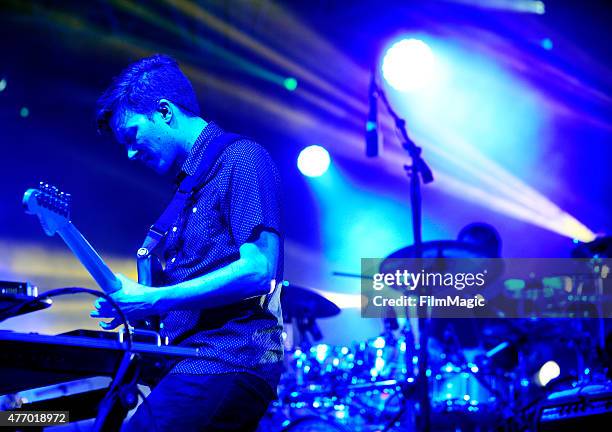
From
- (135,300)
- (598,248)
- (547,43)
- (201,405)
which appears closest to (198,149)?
(135,300)

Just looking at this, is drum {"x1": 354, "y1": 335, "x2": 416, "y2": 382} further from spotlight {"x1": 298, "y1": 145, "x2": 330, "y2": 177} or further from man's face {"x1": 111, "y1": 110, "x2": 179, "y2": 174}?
man's face {"x1": 111, "y1": 110, "x2": 179, "y2": 174}

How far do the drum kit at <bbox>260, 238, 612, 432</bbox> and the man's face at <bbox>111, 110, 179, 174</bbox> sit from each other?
3076 mm

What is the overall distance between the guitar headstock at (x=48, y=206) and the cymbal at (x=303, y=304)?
3.36 metres

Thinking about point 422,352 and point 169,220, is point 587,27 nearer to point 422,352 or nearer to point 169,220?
point 422,352

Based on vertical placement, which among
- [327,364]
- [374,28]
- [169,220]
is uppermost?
[374,28]

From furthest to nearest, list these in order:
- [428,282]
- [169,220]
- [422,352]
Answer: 1. [428,282]
2. [422,352]
3. [169,220]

════════════════════

--- What needs to be done ---
Rewrite all of the material with "spotlight" changed to "stage light" and everything else kept the same. Leave the pictures out.

--- Response to this exercise ---
From
- (135,300)
- (598,248)
- (547,43)
- (201,405)
which appears closest to (198,149)?
(135,300)

Just looking at this, is drum {"x1": 354, "y1": 335, "x2": 416, "y2": 382} further from stage light {"x1": 298, "y1": 145, "x2": 330, "y2": 177} or further from man's face {"x1": 111, "y1": 110, "x2": 179, "y2": 174}?
man's face {"x1": 111, "y1": 110, "x2": 179, "y2": 174}

How far do the drum kit at <bbox>260, 238, 612, 432</bbox> and the man's face at <bbox>111, 110, 179, 174</bbox> sit from each other?
3076 mm

What is the overall distance between the guitar headstock at (x=48, y=206) and the cymbal at (x=303, y=304)?
3.36 metres

Thinking about point 422,352 and point 169,220, is point 587,27 nearer to point 422,352 or nearer to point 169,220?
point 422,352

Based on vertical placement, which among
- [327,364]
- [374,28]
- [169,220]
is uppermost?
[374,28]

From furthest to nearest, list these in order:
- [428,282]
- [169,220]
- [422,352]
Answer: 1. [428,282]
2. [422,352]
3. [169,220]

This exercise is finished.